Collected data entries
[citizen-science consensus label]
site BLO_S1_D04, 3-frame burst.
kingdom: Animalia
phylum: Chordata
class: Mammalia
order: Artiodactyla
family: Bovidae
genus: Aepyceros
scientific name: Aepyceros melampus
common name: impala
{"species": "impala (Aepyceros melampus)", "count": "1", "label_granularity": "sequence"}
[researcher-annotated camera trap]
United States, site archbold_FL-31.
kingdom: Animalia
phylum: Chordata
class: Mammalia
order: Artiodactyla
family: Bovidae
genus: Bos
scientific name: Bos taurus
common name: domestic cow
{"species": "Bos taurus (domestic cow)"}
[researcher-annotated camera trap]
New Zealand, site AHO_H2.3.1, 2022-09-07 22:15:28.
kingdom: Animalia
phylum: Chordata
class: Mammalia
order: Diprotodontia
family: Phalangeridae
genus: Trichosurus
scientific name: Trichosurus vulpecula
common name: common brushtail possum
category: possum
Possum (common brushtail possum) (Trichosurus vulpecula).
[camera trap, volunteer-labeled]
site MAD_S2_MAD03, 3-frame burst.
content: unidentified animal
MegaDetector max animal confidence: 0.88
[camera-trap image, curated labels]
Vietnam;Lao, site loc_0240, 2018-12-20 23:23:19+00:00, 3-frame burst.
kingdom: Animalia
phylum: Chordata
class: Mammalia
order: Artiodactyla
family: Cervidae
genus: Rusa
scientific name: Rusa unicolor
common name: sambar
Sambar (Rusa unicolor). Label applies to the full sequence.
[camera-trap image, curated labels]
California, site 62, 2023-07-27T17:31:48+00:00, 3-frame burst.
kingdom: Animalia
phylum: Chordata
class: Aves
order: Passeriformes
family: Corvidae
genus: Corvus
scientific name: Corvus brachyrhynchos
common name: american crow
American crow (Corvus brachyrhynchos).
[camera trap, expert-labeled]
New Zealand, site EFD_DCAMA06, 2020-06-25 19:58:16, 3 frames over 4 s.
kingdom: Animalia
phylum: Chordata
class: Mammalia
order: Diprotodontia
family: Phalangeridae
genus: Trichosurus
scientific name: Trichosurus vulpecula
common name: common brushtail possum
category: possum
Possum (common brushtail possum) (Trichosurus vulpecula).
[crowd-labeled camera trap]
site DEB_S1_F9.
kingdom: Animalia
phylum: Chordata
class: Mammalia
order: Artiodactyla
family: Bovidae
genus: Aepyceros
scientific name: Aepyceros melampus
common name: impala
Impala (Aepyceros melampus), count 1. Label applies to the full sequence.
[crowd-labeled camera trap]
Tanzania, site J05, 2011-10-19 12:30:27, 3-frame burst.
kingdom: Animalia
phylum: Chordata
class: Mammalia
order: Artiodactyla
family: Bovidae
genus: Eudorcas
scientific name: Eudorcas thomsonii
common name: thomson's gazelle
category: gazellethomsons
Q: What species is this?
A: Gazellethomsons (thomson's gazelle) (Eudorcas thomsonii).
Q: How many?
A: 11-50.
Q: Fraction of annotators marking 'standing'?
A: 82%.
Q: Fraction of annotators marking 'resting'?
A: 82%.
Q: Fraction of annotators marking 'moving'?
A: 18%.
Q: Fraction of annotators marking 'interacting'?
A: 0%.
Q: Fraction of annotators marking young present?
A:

- _WORK TASK_
The reply must repeat all of the records precisely.

- _RESULT OF THIS EXERCISE_
[citizen-science consensus label]
site BLO_S1_D04, 3-frame burst.
kingdom: Animalia
phylum: Chordata
class: Mammalia
order: Artiodactyla
family: Bovidae
genus: Aepyceros
scientific name: Aepyceros melampus
common name: impala
{"species": "impala (Aepyceros melampus)", "count": "1", "label_granularity": "sequence"}
[researcher-annotated camera trap]
United States, site archbold_FL-31.
kingdom: Animalia
phylum: Chordata
class: Mammalia
order: Artiodactyla
family: Bovidae
genus: Bos
scientific name: Bos taurus
common name: domestic cow
{"species": "Bos taurus (domestic cow)"}
[researcher-annotated camera trap]
New Zealand, site AHO_H2.3.1, 2022-09-07 22:15:28.
kingdom: Animalia
phylum: Chordata
class: Mammalia
order: Diprotodontia
family: Phalangeridae
genus: Trichosurus
scientific name: Trichosurus vulpecula
common name: common brushtail possum
category: possum
Possum (common brushtail possum) (Trichosurus vulpecula).
[camera trap, volunteer-labeled]
site MAD_S2_MAD03, 3-frame burst.
content: unidentified animal
MegaDetector max animal confidence: 0.88
[camera-trap image, curated labels]
Vietnam;Lao, site loc_0240, 2018-12-20 23:23:19+00:00, 3-frame burst.
kingdom: Animalia
phylum: Chordata
class: Mammalia
order: Artiodactyla
family: Cervidae
genus: Rusa
scientific name: Rusa unicolor
common name: sambar
Sambar (Rusa unicolor). Label applies to the full sequence.
[camera-trap image, curated labels]
California, site 62, 2023-07-27T17:31:48+00:00, 3-frame burst.
kingdom: Animalia
phylum: Chordata
class: Aves
order: Passeriformes
family: Corvidae
genus: Corvus
scientific name: Corvus brachyrhynchos
common name: american crow
American crow (Corvus brachyrhynchos).
[camera trap, expert-labeled]
New Zealand, site EFD_DCAMA06, 2020-06-25 19:58:16, 3 frames over 4 s.
kingdom: Animalia
phylum: Chordata
class: Mammalia
order: Diprotodontia
family: Phalangeridae
genus: Trichosurus
scientific name: Trichosurus vulpecula
common name: common brushtail possum
category: possum
Possum (common brushtail possum) (Trichosurus vulpecula).
[crowd-labeled camera trap]
site DEB_S1_F9.
kingdom: Animalia
phylum: Chordata
class: Mammalia
order: Artiodactyla
family: Bovidae
genus: Aepyceros
scientific name: Aepyceros melampus
common name: impala
Impala (Aepyceros melampus), count 1. Label applies to the full sequence.
[crowd-labeled camera trap]
Tanzania, site J05, 2011-10-19 12:30:27, 3-frame burst.
kingdom: Animalia
phylum: Chordata
class: Mammalia
order: Artiodactyla
family: Bovidae
genus: Eudorcas
scientific name: Eudorcas thomsonii
common name: thomson's gazelle
category: gazellethomsons
Q: What species is this?
A: Gazellethomsons (thomson's gazelle) (Eudorcas thomsonii).
Q: How many?
A: 11-50.
Q: Fraction of annotators marking 'standing'?
A: 82%.
Q: Fraction of annotators marking 'resting'?
A: 82%.
Q: Fraction of annotators marking 'moving'?
A: 18%.
Q: Fraction of annotators marking 'interacting'?
A: 0%.
Q: Fraction of annotators marking young present?
A:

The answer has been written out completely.